EXCERPT PROVIDED |
Nutrition Working with a Registered Dietitian

Registered dietitians: Your experts on healthy eating…and more

A registered dietitian (RD) or registered dietitian nutritionist (RDN) can help you to enjoy eating, while also giving you the nutrients and calories you need for a healthy life, in a way that fits your lifestyle and family.

Registered dietitians are highly trained and knowledgeable. They must meet rigorous certification standards and do a lot more than make lists of foods to eat. They can help you:

  • Find ways to enjoy the foods you like.
  • Blend healthier eating into your lifestyle.
  • Stay motivated.

Anyone can call themselves a dietitian or nutritionist, even with little or no training. Make sure you work with someone who has the credentials of RD or RDN by checking with the
Academy of Nutrition and Dietetics.

Ask your doctor to recommend a registered dietitian. The Academy of Nutrition and Dietetics also has a tool to help you find a registered dietitian nutritionist near you.

WORK TASK | Copy out the entire text above on working with a registered dietitian, word for word.

DATA |
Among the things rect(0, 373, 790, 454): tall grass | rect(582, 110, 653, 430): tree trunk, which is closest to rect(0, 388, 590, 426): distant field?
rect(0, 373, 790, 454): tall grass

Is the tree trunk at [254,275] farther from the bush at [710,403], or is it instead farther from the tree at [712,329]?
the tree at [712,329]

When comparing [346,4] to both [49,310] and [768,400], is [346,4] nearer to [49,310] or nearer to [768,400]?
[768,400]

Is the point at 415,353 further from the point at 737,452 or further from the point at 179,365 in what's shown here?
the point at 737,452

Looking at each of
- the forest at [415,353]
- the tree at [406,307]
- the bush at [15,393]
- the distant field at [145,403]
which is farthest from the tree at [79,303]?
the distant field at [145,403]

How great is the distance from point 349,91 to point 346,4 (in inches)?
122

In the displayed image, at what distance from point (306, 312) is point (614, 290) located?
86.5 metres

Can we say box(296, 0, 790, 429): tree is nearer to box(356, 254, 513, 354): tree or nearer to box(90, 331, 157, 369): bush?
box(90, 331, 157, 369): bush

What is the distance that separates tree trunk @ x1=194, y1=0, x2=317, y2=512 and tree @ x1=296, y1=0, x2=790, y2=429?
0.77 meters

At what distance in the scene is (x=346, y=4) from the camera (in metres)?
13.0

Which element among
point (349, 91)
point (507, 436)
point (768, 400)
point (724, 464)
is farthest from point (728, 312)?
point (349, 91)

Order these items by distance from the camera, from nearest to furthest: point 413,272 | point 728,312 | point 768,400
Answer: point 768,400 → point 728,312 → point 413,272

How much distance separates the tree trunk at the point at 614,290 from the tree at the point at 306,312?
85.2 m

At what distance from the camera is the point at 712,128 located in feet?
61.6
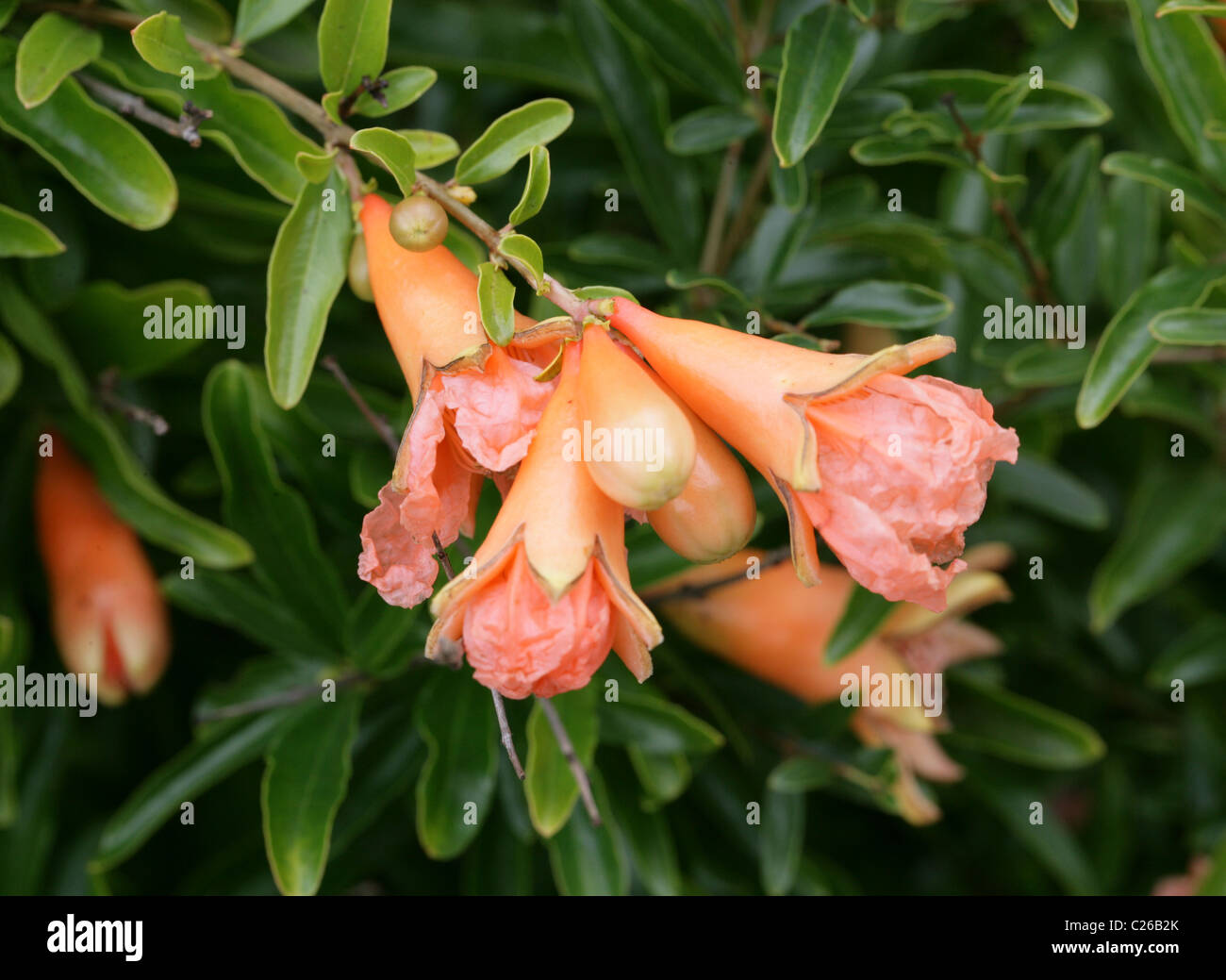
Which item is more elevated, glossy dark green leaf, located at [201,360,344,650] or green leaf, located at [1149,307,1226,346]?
green leaf, located at [1149,307,1226,346]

SOLUTION TO THIS PROBLEM |
Nutrition Working with a Registered Dietitian

Registered dietitians: Your experts on healthy eating…and more

A registered dietitian (RD) or registered dietitian nutritionist (RDN) can help you to enjoy eating, while also giving you the nutrients and calories you need for a healthy life, in a way that fits your lifestyle and family.

Registered dietitians are highly trained and knowledgeable. They must meet rigorous certification standards and do a lot more than make lists of foods to eat. They can help you:

  • Find ways to enjoy the foods you like.
  • Blend healthier eating into your lifestyle.
  • Stay motivated.

Anyone can call themselves a dietitian or nutritionist, even with little or no training. Make sure you work with someone who has the credentials of RD or RDN by checking with the
Academy of Nutrition and Dietetics.

Ask your doctor to recommend a registered dietitian. The Academy of Nutrition and Dietetics also has a tool to help you find a registered dietitian nutritionist near you.